TEXT UNDER STUDY section start

Lemon‑Raspberry Yule Log

Lemon‑Raspberry Yule Log is a hard French recipe that serves 12. 350 calories per serving. Recipe by Chef Sylvain - Long live pastry! on YouTube.

Prep: 4 hrs 8 min | Cook: 2 hrs 10 min | Total: 6 hrs 48 min

Cost: $12.20 total, $1.02 per serving

Ingredients

  • 4 sheets Gelatin sheets (Soften in cold water for 5 min)
  • 300 g Raspberry purée (Can be homemade or bought in a jar)
  • 6 pcs Egg yolks (Medium‑size eggs)
  • 2 pcs Whole eggs
  • 200 g Granulated sugar (80 g for the sponge, the rest for the creams, syrup and meringues)
  • 200 g Unsalted butter (Divided into two parts: 100 g for the raspberry cream, 100 g for the lemon cream)
  • 30 ml Raspberry liqueur (Optional, add to the cooled syrup)
  • 200 ml Water (For the syrup)
  • 150 ml Fresh lemon juice (Approximately 3 lemons)
  • 60 g Cornstarch (Maïzena) (30 g for the lemon cream, 30 g for the rolled sponge)
  • 120 g All‑purpose flour (For the rolled sponge)
  • 6 pcs Egg whites (Separate from the yolks used earlier)
  • 1 g Yellow powder food coloring (To tint the meringues)
  • 50 g Fresh redcurrants (For the final decoration)

Instructions

  1. Prepare the gelatin

    Place the 4 gelatin sheets in a bowl of cold water and let soften for 5 minutes.

    Time: PT5M

  2. Cook the raspberry cream

    Heat the raspberry purée in a saucepan over medium heat. Meanwhile, whisk the 6 egg yolks with 80 g sugar until the mixture lightens. When the mixture begins to boil, incorporate the raspberry purée, stir and continue cooking until 83‑84 °C, monitoring with a thermometer.

    Time: PT12M

    Temperature: Moyen

  3. Finish the raspberry cream

    Remove the saucepan from the heat, add the squeezed gelatin and mix until fully dissolved. Pour into a container, let cool for 10 minutes, then incorporate 100 g softened butter while whisking until a smooth texture is achieved. Let cool completely (about 30 minutes).

    Time: PT40M

  4. Prepare the raspberry syrup

    Mix 200 ml water with 120 g sugar in a small saucepan, bring to a boil then let cool. Once cold, add 30 ml raspberry liqueur.

    Time: PT10M

  5. Cook the lemon cream

    Bring the lemon juice to a boil. Meanwhile, whisk the 6 egg yolks, the 2 whole eggs and 120 g sugar until lightened. Add 30 g cornstarch and mix. Pour the boiling lemon juice over the egg‑sugar mixture while whisking, then return everything to the saucepan. Cook over medium heat until the cream reaches the first bubbles, then continue for an additional 1 minute (≈ 83 °C). Remove from heat, let cool slightly, add 100 g butter and whisk until fully incorporated. Cool completely (≈ 30 minutes).

TEXT UNDER STUDY section end
EXERCISE DATA section start

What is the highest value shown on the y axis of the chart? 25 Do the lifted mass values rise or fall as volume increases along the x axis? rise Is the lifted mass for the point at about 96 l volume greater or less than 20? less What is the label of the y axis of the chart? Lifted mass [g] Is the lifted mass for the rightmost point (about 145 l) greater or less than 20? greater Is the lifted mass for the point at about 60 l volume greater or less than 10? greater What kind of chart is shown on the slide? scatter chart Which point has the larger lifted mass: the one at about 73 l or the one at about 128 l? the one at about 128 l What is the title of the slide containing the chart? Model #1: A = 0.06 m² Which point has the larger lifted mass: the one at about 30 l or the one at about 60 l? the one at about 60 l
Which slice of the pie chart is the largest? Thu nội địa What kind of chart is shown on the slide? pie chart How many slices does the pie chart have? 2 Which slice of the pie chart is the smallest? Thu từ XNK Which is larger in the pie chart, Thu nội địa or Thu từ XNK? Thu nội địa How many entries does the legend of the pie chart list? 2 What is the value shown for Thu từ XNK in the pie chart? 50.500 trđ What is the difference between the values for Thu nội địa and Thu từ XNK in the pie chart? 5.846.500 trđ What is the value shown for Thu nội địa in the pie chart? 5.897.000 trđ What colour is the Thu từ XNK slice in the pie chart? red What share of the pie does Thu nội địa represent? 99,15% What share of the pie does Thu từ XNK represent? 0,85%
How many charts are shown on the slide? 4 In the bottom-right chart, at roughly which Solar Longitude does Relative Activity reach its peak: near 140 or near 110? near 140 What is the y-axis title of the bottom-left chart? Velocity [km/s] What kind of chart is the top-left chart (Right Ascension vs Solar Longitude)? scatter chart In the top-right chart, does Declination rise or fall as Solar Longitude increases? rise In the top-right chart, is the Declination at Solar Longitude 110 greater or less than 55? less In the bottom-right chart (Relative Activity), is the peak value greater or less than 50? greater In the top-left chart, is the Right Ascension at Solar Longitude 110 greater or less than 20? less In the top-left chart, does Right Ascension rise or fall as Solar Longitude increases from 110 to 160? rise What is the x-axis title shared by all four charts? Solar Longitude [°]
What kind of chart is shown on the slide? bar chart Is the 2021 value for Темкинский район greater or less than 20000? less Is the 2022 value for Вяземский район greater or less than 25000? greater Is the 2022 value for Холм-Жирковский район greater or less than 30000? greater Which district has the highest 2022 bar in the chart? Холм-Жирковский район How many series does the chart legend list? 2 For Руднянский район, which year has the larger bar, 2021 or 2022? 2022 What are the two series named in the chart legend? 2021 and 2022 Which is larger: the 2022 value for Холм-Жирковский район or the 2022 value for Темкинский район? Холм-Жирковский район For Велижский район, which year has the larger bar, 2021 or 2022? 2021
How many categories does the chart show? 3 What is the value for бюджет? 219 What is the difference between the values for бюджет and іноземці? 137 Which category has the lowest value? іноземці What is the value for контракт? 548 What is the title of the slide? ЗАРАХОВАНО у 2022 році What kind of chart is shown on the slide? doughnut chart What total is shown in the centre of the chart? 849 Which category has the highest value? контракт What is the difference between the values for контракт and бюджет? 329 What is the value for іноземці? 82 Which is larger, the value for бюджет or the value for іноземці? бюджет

EXERCISE DATA section end

● **ACTIVITY**
Reproduce the passage of the Yule log recipe between "Lemon‑Raspberry Yule Log is" and "bought in a jar)", inclusive.

● **REPLY TO THE EXERCISE**
Lemon‑Raspberry Yule Log is a hard French recipe that serves 12. 350 calories per serving. Recipe by Chef Sylvain - Long live pastry! on YouTube.

Prep: 4 hrs 8 min | Cook: 2 hrs 10 min | Total: 6 hrs 48 min

Cost: $12.20 total, $1.02 per serving

Ingredients

  • 4 sheets Gelatin sheets (Soften in cold water for 5 min)
  • 300 g Raspberry purée (Can be homemade or bought in a jar)